Reading passage:
########

If you’re not like me, and you’re into all the business stuff, that’s cool. We need business people in the world and I appreciate you guys. I don’t have the personality for that, and I know you all have my back. But, aren’t you a little curious about how your Tesla works? If that’s you, stick around and we’ll watch some fun videos about that!

Back in 2019, I shared a video from WeberAuto, the YouTube channel of Weber State University’s automotive program in Layton, Utah. In it, the instructor gave us a deep, deep dive on what makes the Chevy Bolt’s drive unit run. Since then, they’ve torn down a bunch of other vehicles, and have made equally fascinating and informative videos. Today, I’m going to share their video on the modular drive units that propel the Tesla Model 3 and Model Y (article/commentary continues after embedded video).

The really cool thing about Weber’s videos is that Professor John Kelly makes the inner workings of EVs extremely accessible to anybody interested in how they work. Instead of going through a bunch of boring math and diagrams, he literally lays the parts out on the bench with wooden supports and shows you how they work together. He does get into important math, but you don’t have to be a math major to see for yourself the things that make us go.

One thing I noticed about the modular Tesla motors right away is that they’re pretty similar to what’s in the Bolt. While some EVs use planetary gears to reduce the gearing (make the motor turn faster than the wheels) and multiply the torque, both the Bolt and Tesla drive units use a simpler set of gears to get the differential moving.

########

Given material:
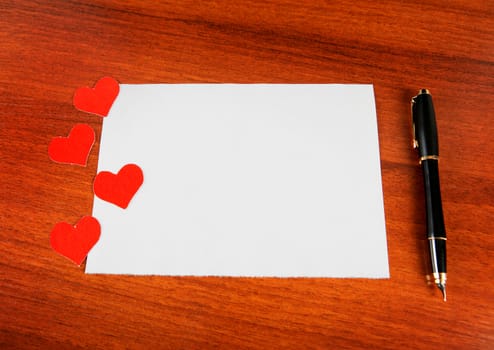 Blank Writing Pad with Heart Shapes and Pen on The Table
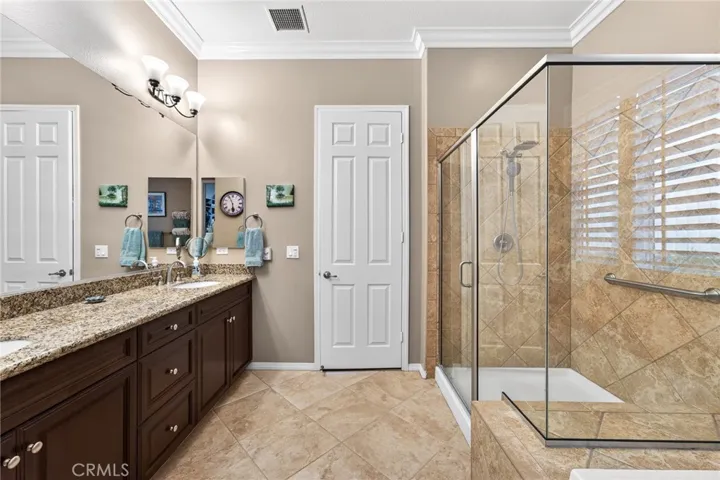 Spacious Primary Bathroom has Walk-In Shower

########

Assigned task:
Please list every vehicle model named in the article about Tesla drive units.

Solution:
Chevy Bolt, Tesla Model 3, Tesla Model Y